From Darchen we begin the long drive back toward paved roads, the border, and Kathmandu. May 26 is a nine-hour drive to Trongba. May 27 is a 10 hour drive from Trongba to Tingri. We drive through beautiful desert valleys, with constantly changing colorations and views. However, the ride itself is physically numbing. About ninety percent of the journey is through a road construction project, so each minute or two we shift from gravel road, to rocky detour, to an improvised road through the desert.
Periodically my thoughts move to the lives of the hundreds of workers building the road. Though some heavy equipment is used, much of the work is done by laborers shoveling sand, placing large rocks, delivering wheelbarrows of cement, and other manual tasks. Most are young. Many are female. They seem to be a mix of Tibetan and Chinese. I was told by our guides that they work 12 hour days. Often they smile and wave as we pass. (Looking through my pictures, and the pictures of others, I’m amazed how few pictures there are of the road-workers. Even though they were an almost constant presence, I think we all felt it was somehow intrusive to photograph them.)
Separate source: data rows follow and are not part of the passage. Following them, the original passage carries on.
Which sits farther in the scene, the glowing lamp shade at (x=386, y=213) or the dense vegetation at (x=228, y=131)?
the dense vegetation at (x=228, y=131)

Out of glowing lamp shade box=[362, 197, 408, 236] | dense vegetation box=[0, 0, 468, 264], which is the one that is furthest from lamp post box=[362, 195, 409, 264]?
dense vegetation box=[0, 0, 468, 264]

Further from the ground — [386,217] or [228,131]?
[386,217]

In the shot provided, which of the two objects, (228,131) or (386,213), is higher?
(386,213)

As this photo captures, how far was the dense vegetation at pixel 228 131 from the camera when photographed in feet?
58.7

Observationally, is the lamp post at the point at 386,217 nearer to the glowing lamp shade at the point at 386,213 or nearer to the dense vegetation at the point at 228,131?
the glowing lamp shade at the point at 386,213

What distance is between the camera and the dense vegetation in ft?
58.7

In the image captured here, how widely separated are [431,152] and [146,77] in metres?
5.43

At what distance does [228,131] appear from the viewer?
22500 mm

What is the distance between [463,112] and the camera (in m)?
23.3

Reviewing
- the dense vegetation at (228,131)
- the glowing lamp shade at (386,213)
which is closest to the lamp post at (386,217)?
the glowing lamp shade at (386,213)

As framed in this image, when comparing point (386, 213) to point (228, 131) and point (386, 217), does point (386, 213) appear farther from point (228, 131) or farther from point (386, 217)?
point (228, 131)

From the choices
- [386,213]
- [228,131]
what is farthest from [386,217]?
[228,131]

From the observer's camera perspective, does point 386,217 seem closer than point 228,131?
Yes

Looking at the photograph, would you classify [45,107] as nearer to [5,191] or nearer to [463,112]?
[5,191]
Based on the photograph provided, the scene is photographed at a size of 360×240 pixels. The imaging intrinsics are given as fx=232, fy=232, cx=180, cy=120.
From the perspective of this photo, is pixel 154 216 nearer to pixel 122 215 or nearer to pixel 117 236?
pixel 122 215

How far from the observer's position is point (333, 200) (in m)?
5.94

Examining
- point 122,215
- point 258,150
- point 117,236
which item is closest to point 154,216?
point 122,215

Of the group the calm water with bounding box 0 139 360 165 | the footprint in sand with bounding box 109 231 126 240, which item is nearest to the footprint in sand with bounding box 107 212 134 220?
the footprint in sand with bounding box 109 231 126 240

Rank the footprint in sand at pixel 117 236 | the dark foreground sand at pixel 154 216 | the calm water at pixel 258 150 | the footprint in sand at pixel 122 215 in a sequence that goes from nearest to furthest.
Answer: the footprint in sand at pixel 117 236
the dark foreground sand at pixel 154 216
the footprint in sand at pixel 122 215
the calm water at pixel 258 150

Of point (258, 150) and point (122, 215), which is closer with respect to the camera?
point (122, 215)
An interesting moment occurred on our way to Trongba. We had pulled off the road to have a simple picnic lunch by a stream. Several hundred feet from us a canopy had been set up with chairs underneath, and a few feet away a white-coated chef appeared to be working on a meal. Several minutes later six speeding Land Cruisers, their horns blazing, pull up to the canopy.
We continued eating our beans and rice chapatis, and, after a while, a few members of the new group walked over to us. They were young, smartly dressed Chinese carrying cameras with large telephoto lens. We exchanged the usual questions: Where are you from? What are you doing here? Apparently they all worked for a company in Shanghai and the owner had decided to take his staff of 17 on a road trip through Tibet. The ones who had come over were articulate in English — one young woman had a masters from Stanford — but they didn’t seem to know much about Tibet. (For example, they knew little about the cultural and spiritual significance of Mt. Kailash, where they would go in several days.)
It seemed like for them, we were very interesting exotica: a scruffy group of Americans, Germans, and Japanese Buddhist on a pilgrimage through western Tibet. As if to emphasize this, a few minutes into our exchange four Tibetan women carrying children walked close by our group, apparently looking for hand-outs of food or money. The Chinese stepped back and raised the cameras to record the interactions. (Accustomed to being subjects, we were now objects.)